Brasile, il presidente Temer firma il decreto di estradizione per Cesare Battisti

Michel Temer, il presidente uscente del Brasile, come aveva promesso, ha firmato il decreto per l’estradizione di Cesare Battisti. A riferirlo sono stati i media brasiliani. L’ex terrorista, che si è reso irreperibile, è ricercato in base all’ordine di arresto emesso dal giudice del Tribunale Supremo brasiliano, Luiz Fux. Antonio Bernardini, l’ambasciatore italiano in Brasile, e Sergio Mattarella, il presidente della Repubblica, hanno tenuto a ringraziare formalmente il presidente Temer per la decisione presa. Ora bisogna solo riuscire a rintracciare e ad arrestare Battisti.

Cesare Battisti: cosa ha fatto

Oltre ad una serie di reati minori, Cesare Battisti è accusato di aver preso parte o di aver fornito copertura armata a ben 4 omicidi commessi sul finire degli anni Settanta.

Il primo ad essere stato giustiziato dai Pac è stato Andrea Santoro, il 6 giugno 1978, che era a capo del carcere di via Spalato, con il grado di maresciallo. Secondo gli inquirenti, a sparare, in tale occasione, sarebbe stato Battisti ed un complice.

Gli altri 3 omicidi, invece, risalgono al 1979: due attuati a Milano e uno vicino a Mestre. Il 16 febbraio, nell’arco di poche ore, è stata tolta la vita al gioielliere Pierluigi Torregiani, a Milano, mentre a Mestre, al maresciallo Lino Sabbadin.  Le due vittime sono state prese di mira perché avevano sparato ed ucciso un rapinatore. Per il delitto di Torregiani, Battista è stato condannato, in quanto sembra che sia stato il mandante. Nel caso, invece, di Lino Sabbadin, è stato accusato per aver fornito una copertura armata.

Ma non basta: il 19 aprile 1979 è stata portata a termine un’altra uccisione per mano dei Proletari armati: Andrea Campagna, agente della Digos milanese, che è stato assassinato con 5 colpi di pistola, nella zona della Barona. Di tale delitto Battisti è stato accusato di essere stato l’esecutore materiale.

I legali di Battista presentano ricorso

L’Avvocatura Generale dello Stato ha fatto sapere che il presesidente ha ritenuto che fosse arrivato il momento di firmare il decreto di estradizione, “giacché dopo la decisione del giudice del Stf non esistono più ostacoli”. Tuttavia, ora tocca alle forze dell’ordine rintracciare Battisti ed arrestarlo.

Tuttavia, gli avvocati dell’ex terrorista hanno presentato ricorso al Stf, contro la decisione presa dal giudice Fux,  e hanno chiesto di sospendere l’ordine di arresto almeno fino a quando l’alta corte non avrà esaminato il caso.

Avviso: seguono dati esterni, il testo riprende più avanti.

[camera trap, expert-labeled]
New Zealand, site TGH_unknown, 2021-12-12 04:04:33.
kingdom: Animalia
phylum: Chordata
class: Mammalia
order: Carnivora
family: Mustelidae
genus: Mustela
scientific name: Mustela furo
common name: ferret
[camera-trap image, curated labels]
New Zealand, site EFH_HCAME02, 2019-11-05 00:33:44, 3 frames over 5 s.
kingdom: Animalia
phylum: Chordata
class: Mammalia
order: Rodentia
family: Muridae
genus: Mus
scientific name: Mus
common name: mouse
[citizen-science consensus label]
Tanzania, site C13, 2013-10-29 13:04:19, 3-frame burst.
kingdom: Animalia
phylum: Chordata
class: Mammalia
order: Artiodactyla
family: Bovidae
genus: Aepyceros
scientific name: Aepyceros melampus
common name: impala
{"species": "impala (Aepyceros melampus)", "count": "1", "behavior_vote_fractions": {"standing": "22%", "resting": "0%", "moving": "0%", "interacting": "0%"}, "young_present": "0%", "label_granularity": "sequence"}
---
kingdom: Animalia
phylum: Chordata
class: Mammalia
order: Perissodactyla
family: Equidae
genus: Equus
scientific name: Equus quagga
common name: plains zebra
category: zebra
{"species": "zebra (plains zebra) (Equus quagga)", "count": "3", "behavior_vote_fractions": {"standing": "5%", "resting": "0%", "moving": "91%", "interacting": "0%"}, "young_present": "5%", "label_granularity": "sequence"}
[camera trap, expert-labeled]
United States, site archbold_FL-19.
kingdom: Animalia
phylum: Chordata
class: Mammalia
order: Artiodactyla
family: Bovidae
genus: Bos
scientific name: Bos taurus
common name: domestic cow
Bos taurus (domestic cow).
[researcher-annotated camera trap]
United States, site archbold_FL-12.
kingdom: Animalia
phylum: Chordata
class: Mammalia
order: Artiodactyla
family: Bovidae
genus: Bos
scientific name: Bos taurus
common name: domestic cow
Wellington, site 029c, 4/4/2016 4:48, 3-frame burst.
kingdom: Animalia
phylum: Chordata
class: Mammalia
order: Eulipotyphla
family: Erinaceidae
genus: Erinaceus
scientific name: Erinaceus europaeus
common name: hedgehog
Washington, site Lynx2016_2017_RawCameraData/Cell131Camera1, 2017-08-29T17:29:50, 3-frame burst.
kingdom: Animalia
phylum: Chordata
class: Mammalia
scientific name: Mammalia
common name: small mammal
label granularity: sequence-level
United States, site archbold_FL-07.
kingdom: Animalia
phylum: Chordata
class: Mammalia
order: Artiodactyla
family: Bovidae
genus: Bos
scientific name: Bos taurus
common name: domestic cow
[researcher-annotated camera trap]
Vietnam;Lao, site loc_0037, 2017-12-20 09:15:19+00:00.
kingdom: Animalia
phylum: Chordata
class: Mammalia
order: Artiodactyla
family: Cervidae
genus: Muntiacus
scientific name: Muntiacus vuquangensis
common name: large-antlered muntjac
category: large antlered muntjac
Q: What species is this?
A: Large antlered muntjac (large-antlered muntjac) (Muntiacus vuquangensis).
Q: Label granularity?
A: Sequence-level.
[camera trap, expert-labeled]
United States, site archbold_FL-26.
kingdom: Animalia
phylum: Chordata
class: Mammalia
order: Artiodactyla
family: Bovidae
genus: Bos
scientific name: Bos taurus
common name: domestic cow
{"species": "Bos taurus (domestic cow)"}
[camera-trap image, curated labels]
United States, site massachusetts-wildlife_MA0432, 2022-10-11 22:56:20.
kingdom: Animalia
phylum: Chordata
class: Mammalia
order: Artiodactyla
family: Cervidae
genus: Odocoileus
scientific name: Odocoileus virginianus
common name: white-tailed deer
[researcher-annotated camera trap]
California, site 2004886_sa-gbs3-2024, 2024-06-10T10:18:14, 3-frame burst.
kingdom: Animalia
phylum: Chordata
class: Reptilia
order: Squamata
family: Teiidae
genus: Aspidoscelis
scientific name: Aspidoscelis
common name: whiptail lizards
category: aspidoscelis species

Le parole di Mattarella al presidente Temer

Mattarella ha inviato un messaggio al presidente brasiliano Temer, in cui si legge: “Signor Presidente, desidero esprimerLe il mio più vivo ringraziamento per la Sua decisione in merito al caso del cittadino italiano Cesare Battisti. Il gesto da lei compiuto costituisce una testimonianza significativa dell’antica e solida amicizia tra il Brasile e l’Italia e testimonia la sensibilità in relazione a una vicenda complessa e delicata, che suscita sentimenti di intensa partecipazione nell’opinione pubblica del nostro Paese. Apprezzo molto la determinazione della Sua decisione, che contribuisce a rendere giustizia alle vittime dei reati per i quali Cesare Battisti è stato condannato e allo Stato italiano”.